**Directions:**
When copying the records below, keep every word as it is and drop the images.

[[ Records supplied, beginning ]]

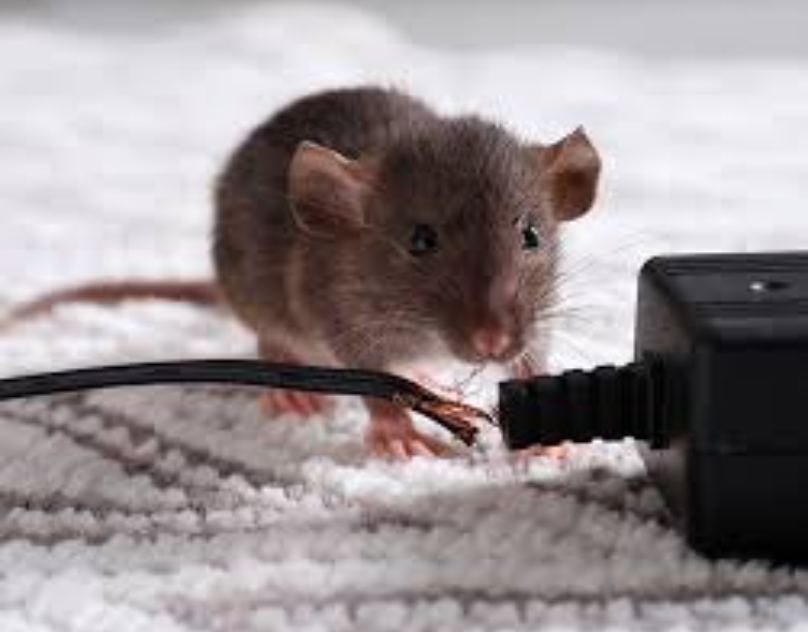 Insect-Specific Treatments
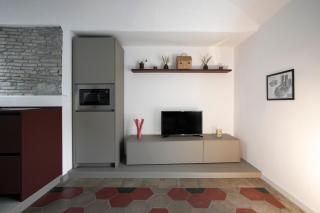 Apartment La Cementina in Como city center - 3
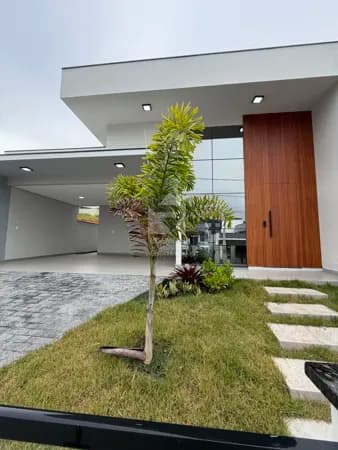 Casa em São José - Potecas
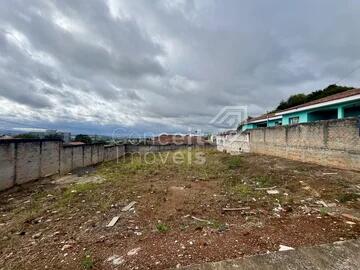 Foto Imóvel - Terreno De Esquina Com 490 M²- Oficinas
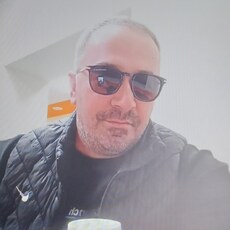 Фотография мужчины Ika, 41 год из г. Алматы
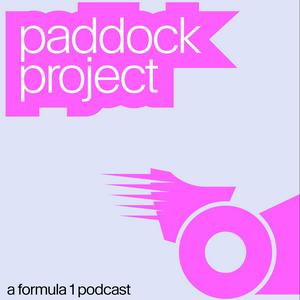 Höre Paddock Project: A Formula 1 Podcast in der App.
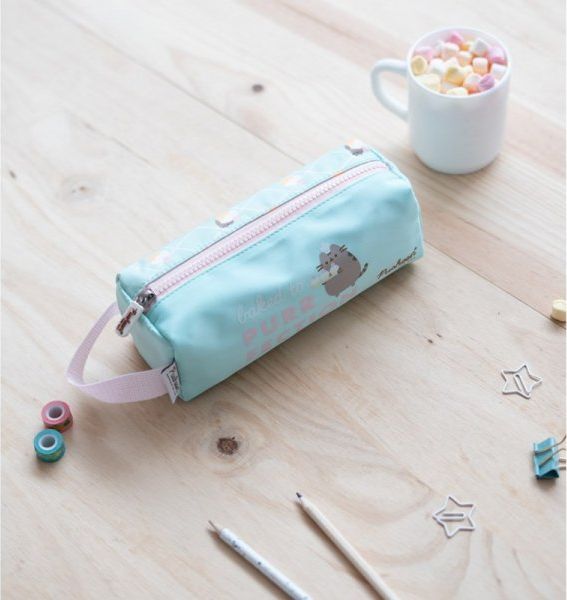 Pusheen Pencil Case Pusheen - Peračník z kolekcie Foodie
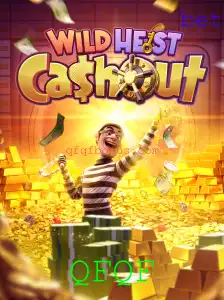 Explorando WildHeistCashout: Um Jogo de Estratégia e Aventura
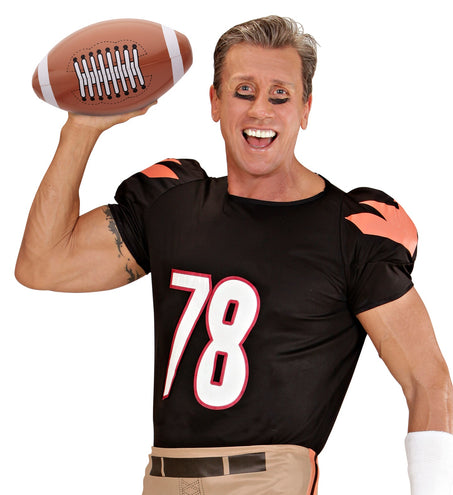 Widmann SRL Opblaasbare American football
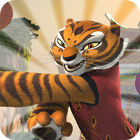 Kung Fu Panda 2 Tigress Jump gra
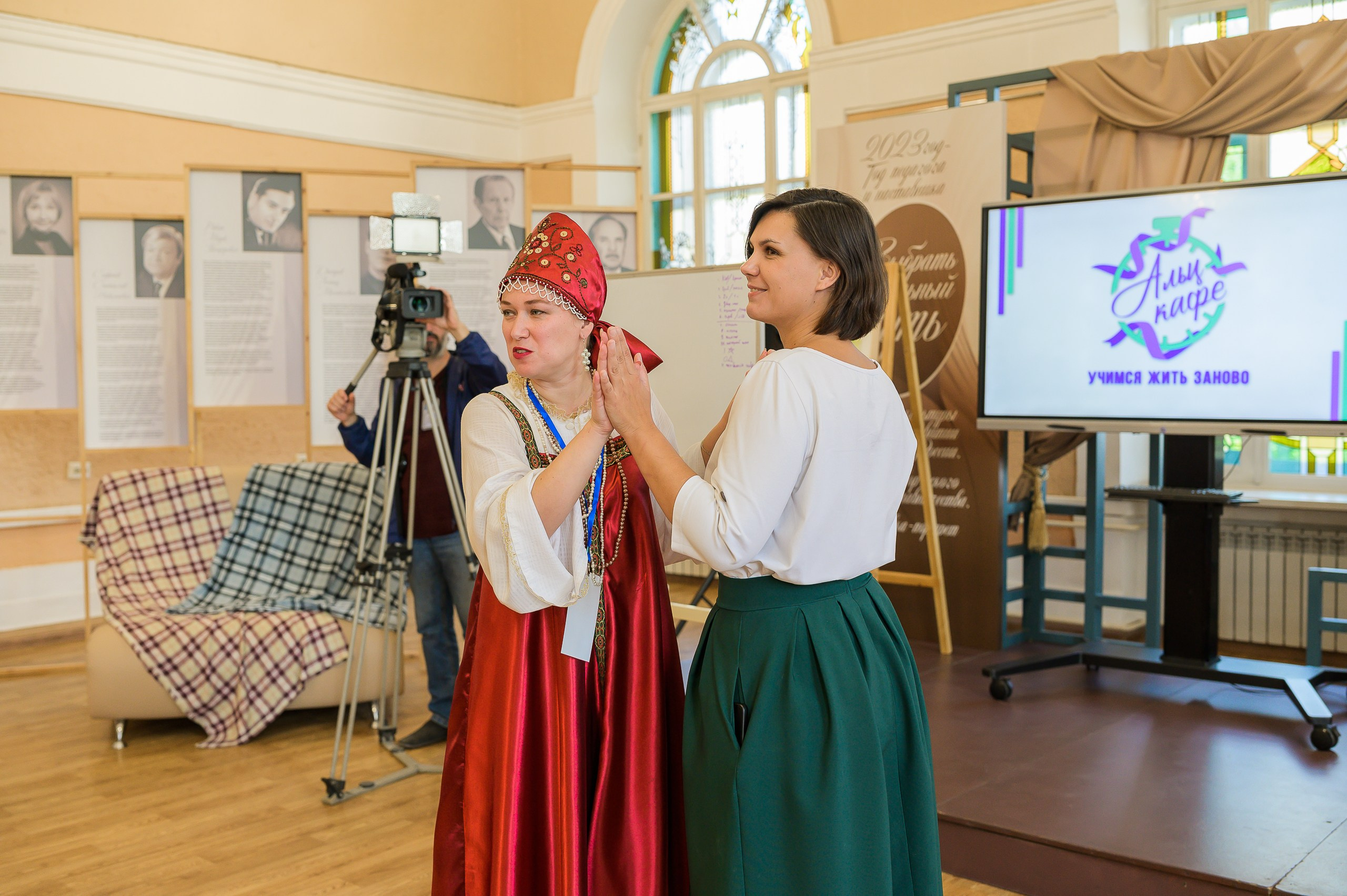 Альц Кафе. Фотограф в Кемерово Владислав Шульц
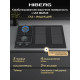 Варочная поверхность HIBERG i-VM 9025 B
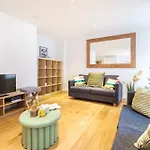 City Of London - 2Br - Cityapartmentstay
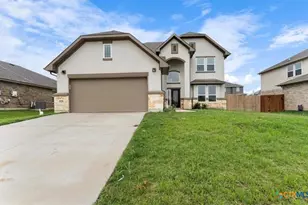 6206 Cordillera Dr, Killeen, TX 76549 - Photo 2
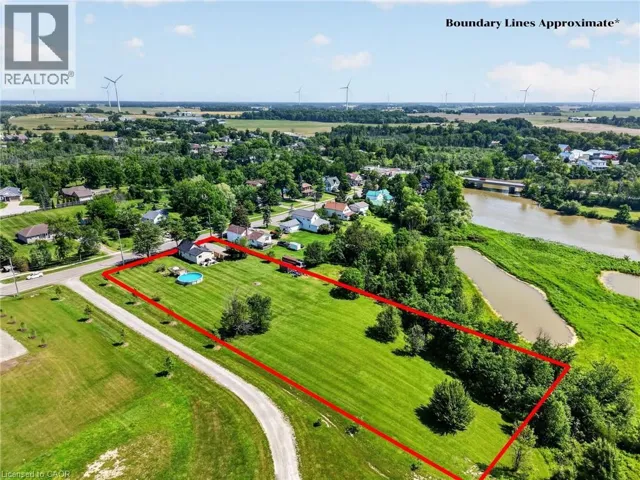 5242 CANBOROUGH Road, West Lincoln, Ontario L0R2J0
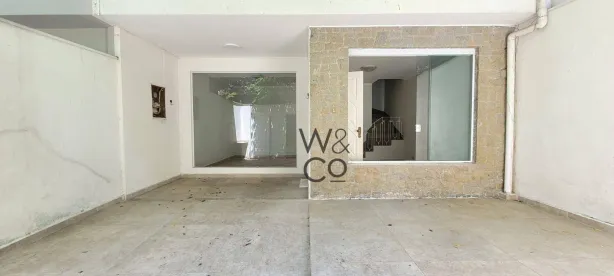 Casa com 3 Quartos à venda, 140m² no Vila Olímpia, São Paulo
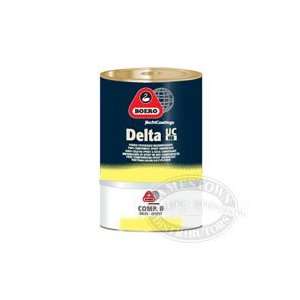  Boero Delta UC HB Epoxy Undercoat Primer 636 2 Liter Base 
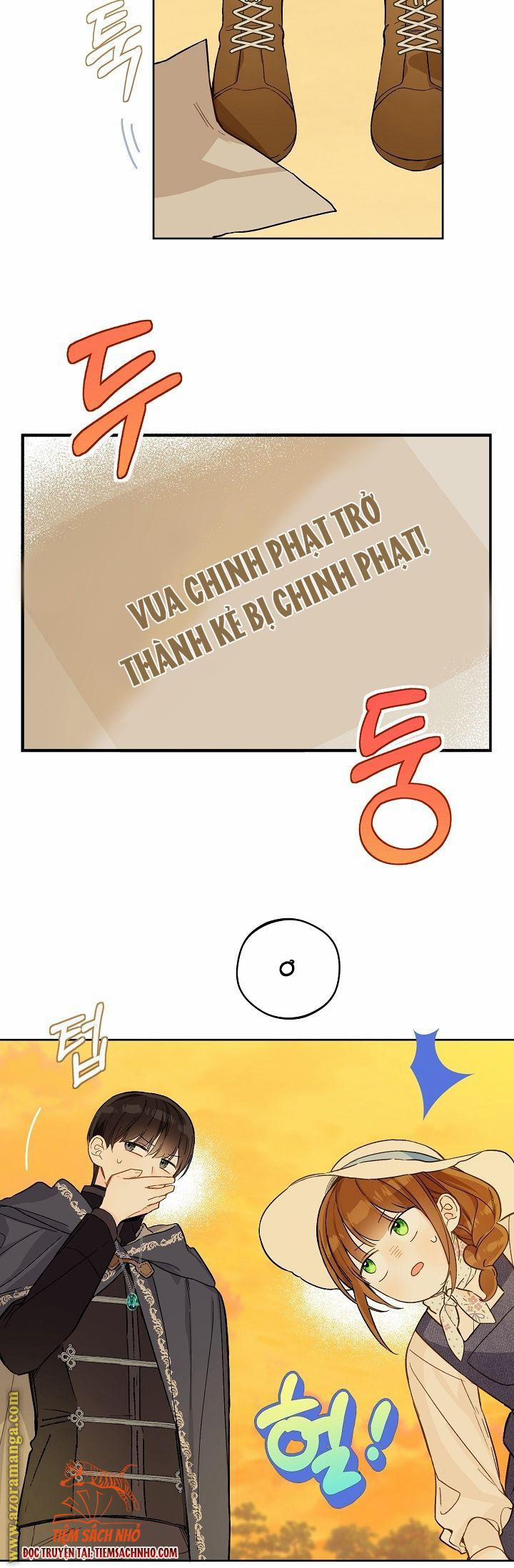 Trang Trại Hạt Dẻ Gần Cung Điện Hoàng Gia 23.5 trang 2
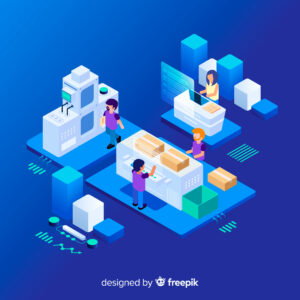 Zones clés et plateformes majeures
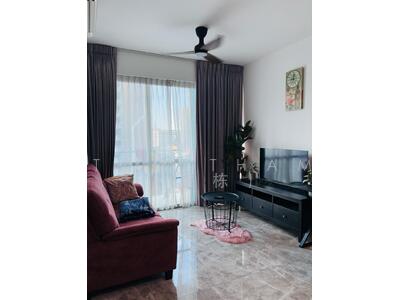 For Sale - The Santorini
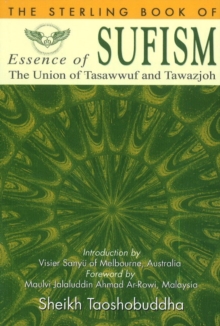 Image for Essence of Sufism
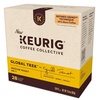 image:imageKeurig Coffee Collective Whole Hearted by Whitney Kakos Dark Roast Coffee Single Serve Keurig KCup Pods 20 CountGlobal Trek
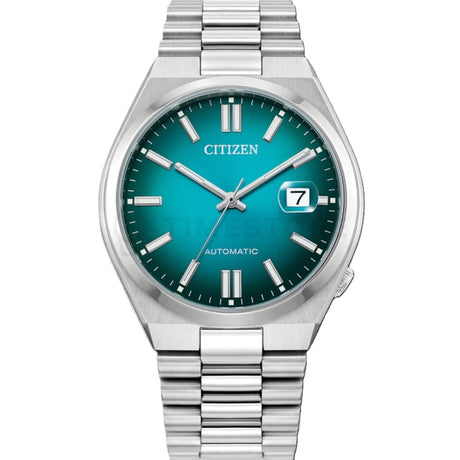 Citizen Automatic NJ0151-53X - Feel You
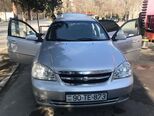 Chevrolet Lacetti-5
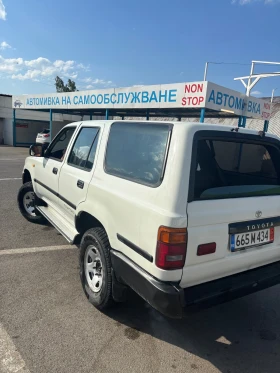 Toyota 4runner | Mobile.bg    3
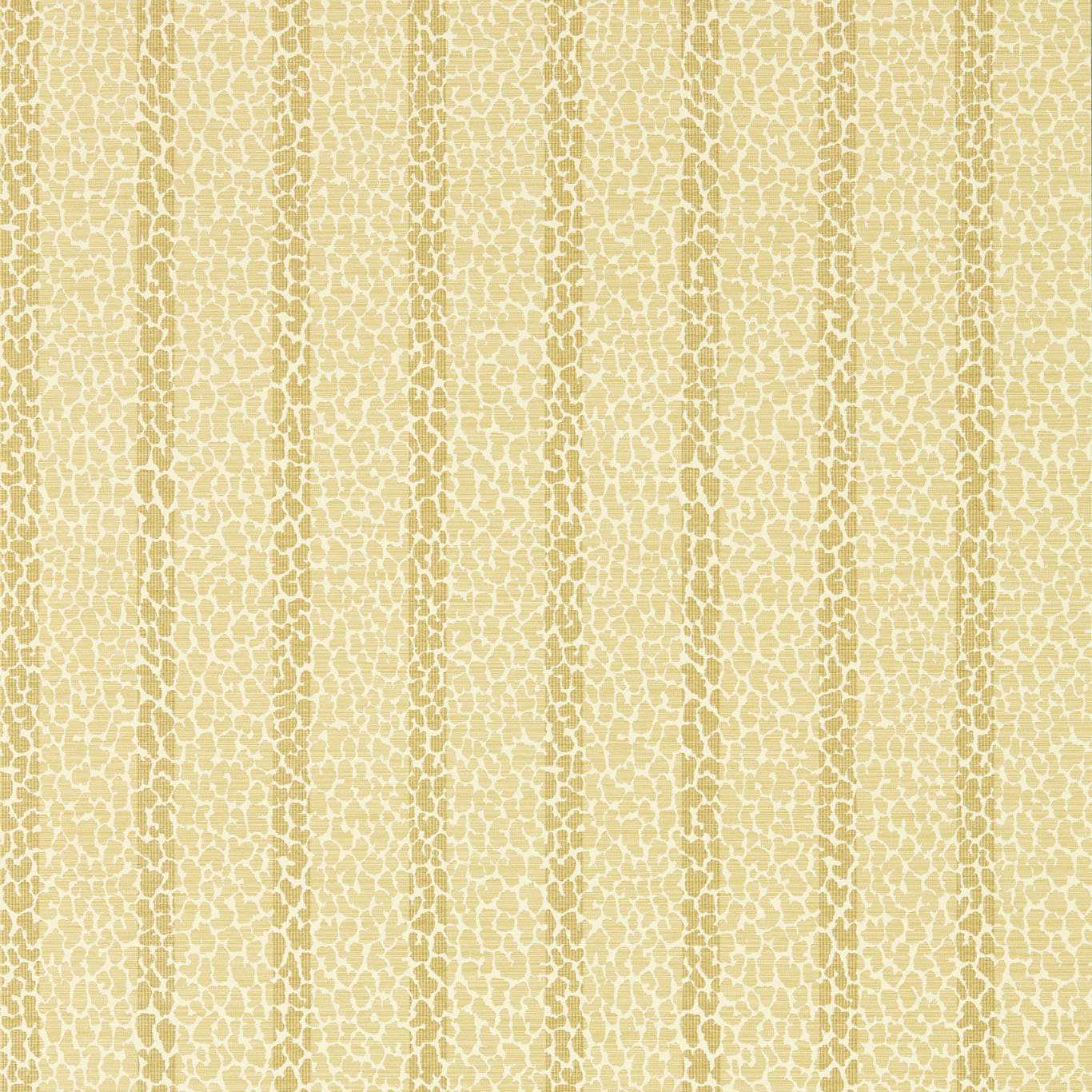 Lacuna Stripe Wallpaper - Bamboo - Harlequin - HRWO113070 - Morris Wallpaper
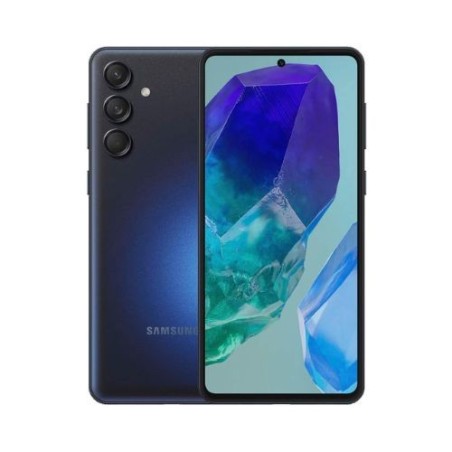 SAMSUNG M55 5G 8GB/128GB 6,7 EU Black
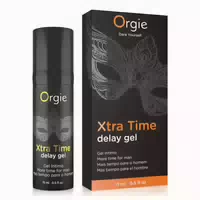 Orgie Verzögerungsgel Für Den Mann Xtra Time 15 Ml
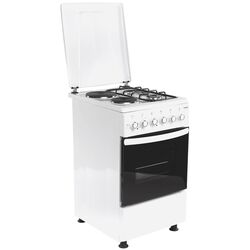 Комбинированная плита Vivax FC-22502 (White)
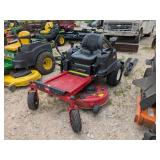 Toro 42" Zero Turn Mower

[[ Records supplied, end ]]

**Answer for this exercise:**
 Insect-Specific Treatments
 Apartment La Cementina in Como city center - 3
 Casa em São José - Potecas
 Foto Imóvel - Terreno De Esquina Com 490 M²- Oficinas
 Фотография мужчины Ika, 41 год из г. Алматы
 Höre Paddock Project: A Formula 1 Podcast in der App.
 Pusheen Pencil Case Pusheen - Peračník z kolekcie Foodie
 Explorando WildHeistCashout: Um Jogo de Estratégia e Aventura
 Widmann SRL Opblaasbare American football
 Kung Fu Panda 2 Tigress Jump gra
 Альц Кафе. Фотограф в Кемерово Владислав Шульц
 Варочная поверхность HIBERG i-VM 9025 B
 City Of London - 2Br - Cityapartmentstay
 6206 Cordillera Dr, Killeen, TX 76549 - Photo 2
 5242 CANBOROUGH Road, West Lincoln, Ontario L0R2J0
 Casa com 3 Quartos à venda, 140m² no Vila Olímpia, São Paulo
  Boero Delta UC HB Epoxy Undercoat Primer 636 2 Liter Base 
 Trang Trại Hạt Dẻ Gần Cung Điện Hoàng Gia 23.5 trang 2
 Zones clés et plateformes majeures
 For Sale - The Santorini
 Image for Essence of Sufism
 image:imageKeurig Coffee Collective Whole Hearted by Whitney Kakos Dark Roast Coffee Single Serve Keurig KCup Pods 20 CountGlobal Trek
 Citizen Automatic NJ0151-53X - Feel You
 Chevrolet Lacetti-5
 Toyota 4runner | Mobile.bg    3
 Lacuna Stripe Wallpaper - Bamboo - Harlequin - HRWO113070 - Morris Wallpaper
 SAMSUNG M55 5G 8GB/128GB 6,7 EU Black
 Orgie Verzögerungsgel Für Den Mann Xtra Time 15 Ml
 Комбинированная плита Vivax FC-22502 (White)
 Toro 42" Zero Turn Mower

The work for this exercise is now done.